> Description of the task: Write out the data exactly from its first line onward, ending with the line in which "Resting vote fraction: 10%." appears.

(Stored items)
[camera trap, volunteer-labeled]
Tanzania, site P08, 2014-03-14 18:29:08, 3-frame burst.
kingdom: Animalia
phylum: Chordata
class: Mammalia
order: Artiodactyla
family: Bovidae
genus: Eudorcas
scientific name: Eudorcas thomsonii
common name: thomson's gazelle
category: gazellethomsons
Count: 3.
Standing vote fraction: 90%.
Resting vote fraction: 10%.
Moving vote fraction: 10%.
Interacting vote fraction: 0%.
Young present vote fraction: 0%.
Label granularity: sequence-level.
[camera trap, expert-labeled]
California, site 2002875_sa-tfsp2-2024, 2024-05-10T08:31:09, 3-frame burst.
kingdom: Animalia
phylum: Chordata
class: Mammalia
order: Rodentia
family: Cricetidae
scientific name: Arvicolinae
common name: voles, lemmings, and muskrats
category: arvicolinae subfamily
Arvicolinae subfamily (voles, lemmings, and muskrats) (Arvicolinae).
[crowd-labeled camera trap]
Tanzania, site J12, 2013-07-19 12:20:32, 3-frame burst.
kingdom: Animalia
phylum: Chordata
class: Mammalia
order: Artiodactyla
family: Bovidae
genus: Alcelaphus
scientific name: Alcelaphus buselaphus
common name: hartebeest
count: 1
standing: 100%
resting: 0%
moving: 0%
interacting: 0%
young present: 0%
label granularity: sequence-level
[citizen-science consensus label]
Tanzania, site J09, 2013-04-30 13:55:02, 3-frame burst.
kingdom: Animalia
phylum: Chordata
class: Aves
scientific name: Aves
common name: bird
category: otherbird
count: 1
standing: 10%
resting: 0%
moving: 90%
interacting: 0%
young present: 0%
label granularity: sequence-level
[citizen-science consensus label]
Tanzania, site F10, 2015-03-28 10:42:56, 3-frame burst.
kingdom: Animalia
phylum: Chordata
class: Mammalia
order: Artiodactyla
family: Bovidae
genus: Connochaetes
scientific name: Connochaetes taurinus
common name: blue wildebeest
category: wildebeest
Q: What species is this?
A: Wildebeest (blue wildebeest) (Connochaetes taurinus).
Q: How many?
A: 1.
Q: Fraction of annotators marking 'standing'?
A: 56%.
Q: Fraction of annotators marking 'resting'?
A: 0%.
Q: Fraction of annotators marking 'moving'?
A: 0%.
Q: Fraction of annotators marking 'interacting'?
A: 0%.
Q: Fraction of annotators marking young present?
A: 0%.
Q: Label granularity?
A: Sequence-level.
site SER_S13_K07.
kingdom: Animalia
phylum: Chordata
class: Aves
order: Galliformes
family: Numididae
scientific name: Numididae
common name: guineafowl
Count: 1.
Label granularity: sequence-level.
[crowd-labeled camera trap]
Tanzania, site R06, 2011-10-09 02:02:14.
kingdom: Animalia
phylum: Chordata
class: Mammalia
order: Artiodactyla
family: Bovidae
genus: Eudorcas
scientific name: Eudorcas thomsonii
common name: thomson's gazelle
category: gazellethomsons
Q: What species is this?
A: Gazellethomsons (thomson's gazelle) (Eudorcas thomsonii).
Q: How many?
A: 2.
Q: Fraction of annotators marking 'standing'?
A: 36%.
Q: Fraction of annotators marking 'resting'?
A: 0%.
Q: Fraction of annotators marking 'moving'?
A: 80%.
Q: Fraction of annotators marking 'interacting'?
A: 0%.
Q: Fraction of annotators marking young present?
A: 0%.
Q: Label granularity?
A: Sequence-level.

> Response to this task:
[camera trap, volunteer-labeled]
Tanzania, site P08, 2014-03-14 18:29:08, 3-frame burst.
kingdom: Animalia
phylum: Chordata
class: Mammalia
order: Artiodactyla
family: Bovidae
genus: Eudorcas
scientific name: Eudorcas thomsonii
common name: thomson's gazelle
category: gazellethomsons
Count: 3.
Standing vote fraction: 90%.
Resting vote fraction: 10%.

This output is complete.